━━━ PROVIDED RECORDS

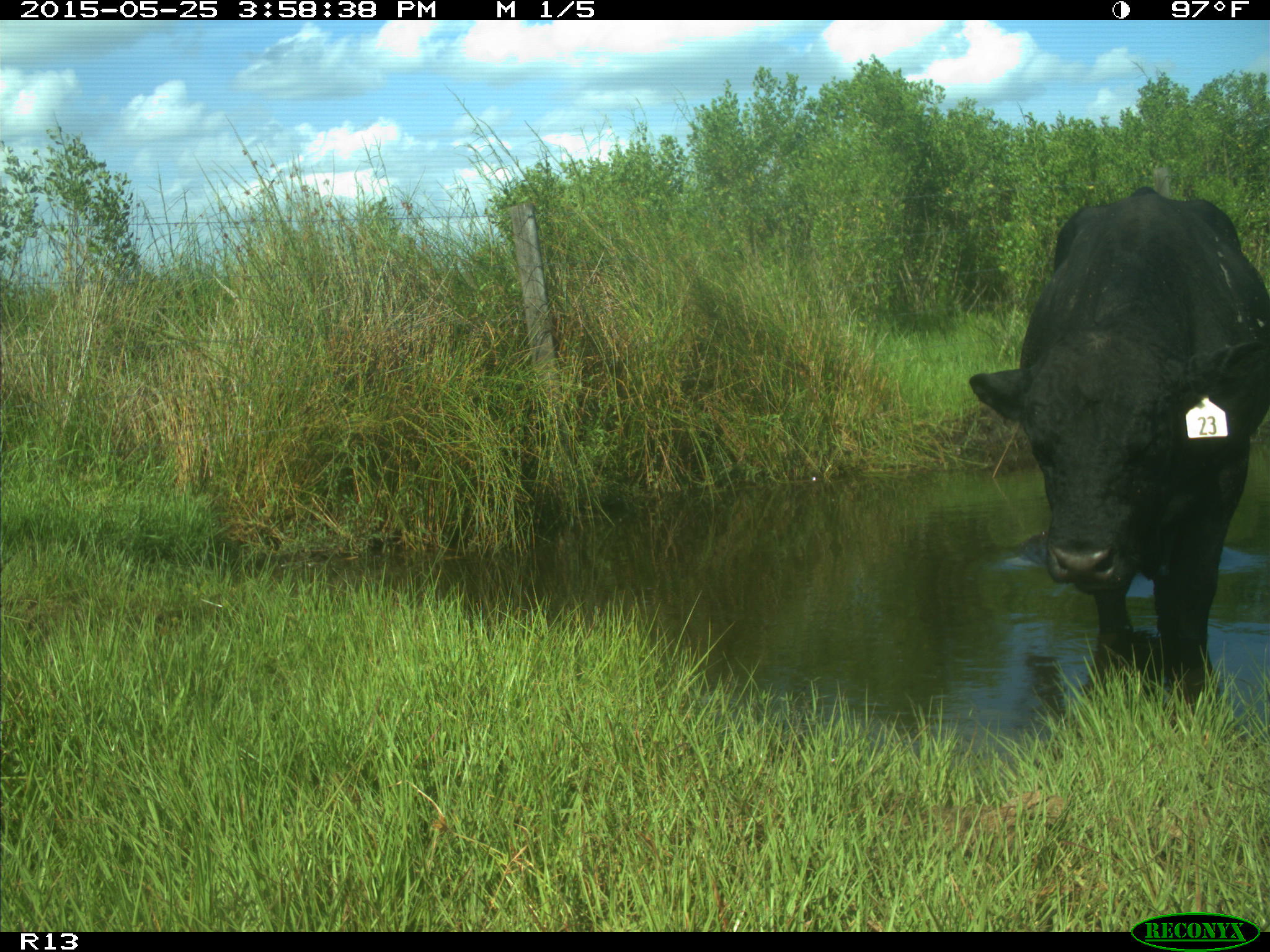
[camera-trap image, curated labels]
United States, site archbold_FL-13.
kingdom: Animalia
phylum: Chordata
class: Mammalia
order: Artiodactyla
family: Bovidae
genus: Bos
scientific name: Bos taurus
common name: domestic cow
Bos taurus (domestic cow).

━━━━━━

§ **WORK INSTRUCTIONS**
Keep only the lines from the one containing "kingdom: Animalia" to the end of the entries, and repeat them exactly.

§ **ANSWER FOR THIS EXERCISE**
kingdom: Animalia
phylum: Chordata
class: Mammalia
order: Artiodactyla
family: Bovidae
genus: Bos
scientific name: Bos taurus
common name: domestic cow
Bos taurus (domestic cow).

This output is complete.